In November 2015, they also gained approval from the Landmark Preservation Commission to renovate and enlarge the building, including the construction of a new painted wood stoop “based on photographic documentation dating to 1920,” a rear extension, and a rooftop addition that was to increase the building’s overall height. An interesting design detail is that the volume of the original house and subsequent additions will be outlined and visible when the house is finished, at the request of the LPC.
But during construction this spring, portions of exterior walls on several floors, including a section of the top floor, were completely removed, an alteration not approved by the Landmarks Preservation Commission. While the framing and walls lost were original, the exterior clapboard and cornice were both modern, LPC documents note.
Transforming a multi-family home into a single-family residence is an ongoing trend, but high-end developer flips in Brooklyn Heights are relatively new.

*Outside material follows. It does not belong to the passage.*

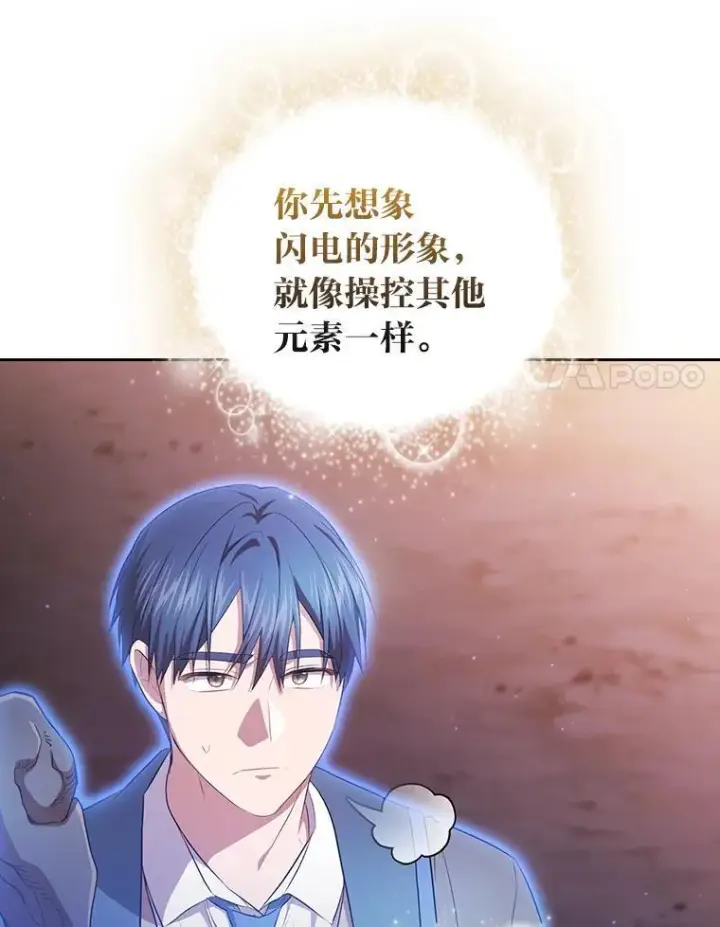 《厌学魔法师想毕业》98.解决问题图104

Last year, when developer Shahrzad Khayami turned an 11-apartment townhouse at 146 Willow Street into a lavish single-family mansion, some neighbors complained, according to Ginia Bellafante, who in her “Big City” column in the New York Times noted its “ludicrous obscenity.” It is still on the market for $13.9 million. In 2014, Kushner Companies purchased a group of properties in the neighborhood that once belonged to the Brooklyn Law School for $36.5 million, and transformed two of them back into single-family townhouses. A five-story brick building at 27 Monroe Place, said to be built in 1844, sold in January for $16 million. After several price cuts, 100 Pierrepont Street is still on the market and asking $9.5 million.
A complaint was filed for illegal work done to a landmark building in May of 2017, and a stop-work order was issued on the property because of safety issues, including no guard rails around the end of the building, openings in the floor and excessive debris. The owners were fined $25,000 for construction violations, which were resolved, and a hearing is set for December 2017. The stop-work order was soon rescinded.
The same month as the initial complaint, the Landmarks Preservation Commission issued a warning letter to the owners for “ongoing facade work in noncompliance” with the original proposal and an amendment that followed. Following further inspection, the commission found “that the removal of walls and structure appears to have been warranted by deteriorated conditions documented in submitted materials,” including revised and additional structural drawings and photographs displaying the previous and current conditions.
The LPC notes proper procedure is to seek permission first before deviating from the approved scope of work.
Neither Walker nor Robertson responded to requests for comment.
“Now, it’ll mostly end up being a replica structure, which is a sorry state of affairs for such an old and historic building,” a reader who walks by the house often told Brownstoner. “My worry is that this house is just one more step on the road to the city’s history being erased building by building.”